TAGLI PER I DIRIGENTI

Nel frattempo, secondo indiscrezioni, subito dopo la pausa di Pasqua, potrebbero essere recapitate le lettere di licenziamento per una manciata di altissimi dirigenti del gruppo Popolare di Vicenza, nell’ambito della procedura di ristrutturazione aziendale. L’obiettivo è quindi principalmente quello del taglio dei costi. In una seconda fase, poi, un secondo gruppo di dirigenti, questa volta più corposo, sarà oggetto invece di trattativa sindacale: sempre nell’ambito della ristrutturazione, per circa 250 posizioni partirà il negoziato per ridurre il costo del lavoro. “Secondo le attese – scrive Vittoria Puledda su Repubblica – grosso modo il 40% di quei dirigenti riceverà una proposta di demansionamento/riduzione dello stipendio (grosso modo il 30%).

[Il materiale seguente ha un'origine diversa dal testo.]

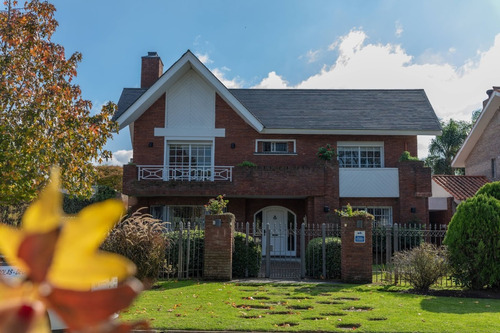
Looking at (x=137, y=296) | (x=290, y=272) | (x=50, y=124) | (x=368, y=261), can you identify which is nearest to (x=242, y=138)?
(x=290, y=272)

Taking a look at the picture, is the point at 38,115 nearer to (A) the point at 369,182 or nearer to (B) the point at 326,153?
(B) the point at 326,153

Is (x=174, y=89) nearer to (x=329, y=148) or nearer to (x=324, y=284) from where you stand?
(x=329, y=148)

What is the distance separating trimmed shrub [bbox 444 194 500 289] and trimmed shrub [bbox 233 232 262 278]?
17.7 ft

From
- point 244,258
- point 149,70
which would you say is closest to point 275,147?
point 149,70

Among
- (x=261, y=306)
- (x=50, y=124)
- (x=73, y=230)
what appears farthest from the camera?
(x=50, y=124)

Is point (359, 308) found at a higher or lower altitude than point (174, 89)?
lower

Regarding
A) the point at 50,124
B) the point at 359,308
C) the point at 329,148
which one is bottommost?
the point at 359,308

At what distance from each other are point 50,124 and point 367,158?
16213 mm

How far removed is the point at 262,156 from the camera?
22.7m

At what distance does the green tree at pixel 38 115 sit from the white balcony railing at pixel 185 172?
1021cm

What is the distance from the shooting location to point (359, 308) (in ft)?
31.8

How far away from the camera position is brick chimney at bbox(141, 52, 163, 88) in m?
26.7

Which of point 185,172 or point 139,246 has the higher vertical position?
point 185,172

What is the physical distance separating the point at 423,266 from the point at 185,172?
12.8 meters
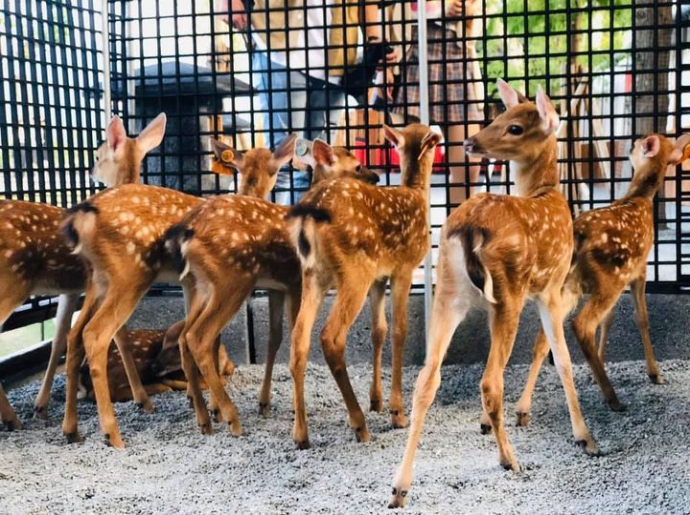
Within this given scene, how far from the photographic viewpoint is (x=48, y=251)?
4094mm

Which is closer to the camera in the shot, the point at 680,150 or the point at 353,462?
the point at 353,462

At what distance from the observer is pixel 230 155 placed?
4.62 meters

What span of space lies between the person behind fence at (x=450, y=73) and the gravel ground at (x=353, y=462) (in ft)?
4.49

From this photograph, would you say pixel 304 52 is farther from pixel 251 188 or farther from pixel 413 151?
pixel 413 151

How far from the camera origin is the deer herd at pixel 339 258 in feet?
11.1

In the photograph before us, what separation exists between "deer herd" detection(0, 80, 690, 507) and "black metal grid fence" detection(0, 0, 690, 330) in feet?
2.00

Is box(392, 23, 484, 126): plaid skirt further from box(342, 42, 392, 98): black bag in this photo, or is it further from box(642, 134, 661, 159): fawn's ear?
box(642, 134, 661, 159): fawn's ear

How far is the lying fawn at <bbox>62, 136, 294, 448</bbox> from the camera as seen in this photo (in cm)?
382

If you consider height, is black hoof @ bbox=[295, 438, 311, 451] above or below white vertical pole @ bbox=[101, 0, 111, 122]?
below

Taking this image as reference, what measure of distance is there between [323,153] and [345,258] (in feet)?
2.96

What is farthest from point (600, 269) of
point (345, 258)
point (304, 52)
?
point (304, 52)

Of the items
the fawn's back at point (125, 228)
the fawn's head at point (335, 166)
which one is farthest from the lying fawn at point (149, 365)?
the fawn's head at point (335, 166)

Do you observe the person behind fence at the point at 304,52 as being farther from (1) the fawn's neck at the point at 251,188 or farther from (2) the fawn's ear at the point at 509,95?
(2) the fawn's ear at the point at 509,95

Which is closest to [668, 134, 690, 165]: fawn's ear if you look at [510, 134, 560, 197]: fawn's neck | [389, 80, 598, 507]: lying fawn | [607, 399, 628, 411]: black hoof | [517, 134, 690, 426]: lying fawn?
[517, 134, 690, 426]: lying fawn
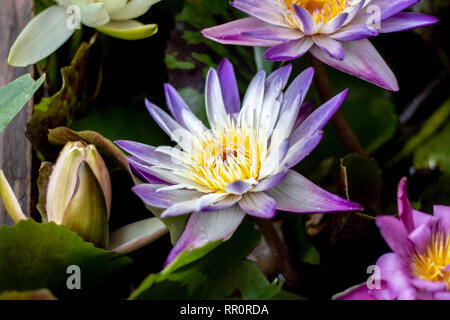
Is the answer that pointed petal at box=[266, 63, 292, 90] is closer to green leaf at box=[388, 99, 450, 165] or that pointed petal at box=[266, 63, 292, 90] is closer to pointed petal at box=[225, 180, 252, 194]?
pointed petal at box=[225, 180, 252, 194]

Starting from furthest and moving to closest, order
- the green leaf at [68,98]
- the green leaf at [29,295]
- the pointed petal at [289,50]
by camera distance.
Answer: the green leaf at [68,98], the pointed petal at [289,50], the green leaf at [29,295]

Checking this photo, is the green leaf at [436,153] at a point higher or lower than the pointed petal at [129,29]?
lower

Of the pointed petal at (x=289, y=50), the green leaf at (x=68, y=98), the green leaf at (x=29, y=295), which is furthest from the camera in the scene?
the green leaf at (x=68, y=98)

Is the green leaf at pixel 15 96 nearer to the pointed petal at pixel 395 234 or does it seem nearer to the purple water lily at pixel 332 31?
the purple water lily at pixel 332 31

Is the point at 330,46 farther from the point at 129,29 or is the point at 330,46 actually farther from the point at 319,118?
the point at 129,29

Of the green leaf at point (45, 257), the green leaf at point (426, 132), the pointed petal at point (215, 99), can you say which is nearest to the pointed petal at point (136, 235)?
the green leaf at point (45, 257)

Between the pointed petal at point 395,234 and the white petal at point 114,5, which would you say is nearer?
the pointed petal at point 395,234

Del resto i conti della banca, in attesa della ricapitalizzazione precauzionale e poi della fusione con Veneto banca, sono insostenibili: il cost/income sfiora il 100%. Il doppio della media nazionale”. Più in generale, secondo indiscrezioni, la Bce e l’Antitrust Ue (Commissione europea) chiederanno alle banche venete risparmi per il 30 per cento. “Significa che, al di là degli esuberi ufficiali dichiarati – scrive Eleonora Vallin sul Mattino di Padova – bisognerà lavorare su altre leve per riportare le banche a indici ragionevoli di efficienza, a iniziare dalla partita straordinaria sostenuta nel 2016 per le consulenze”.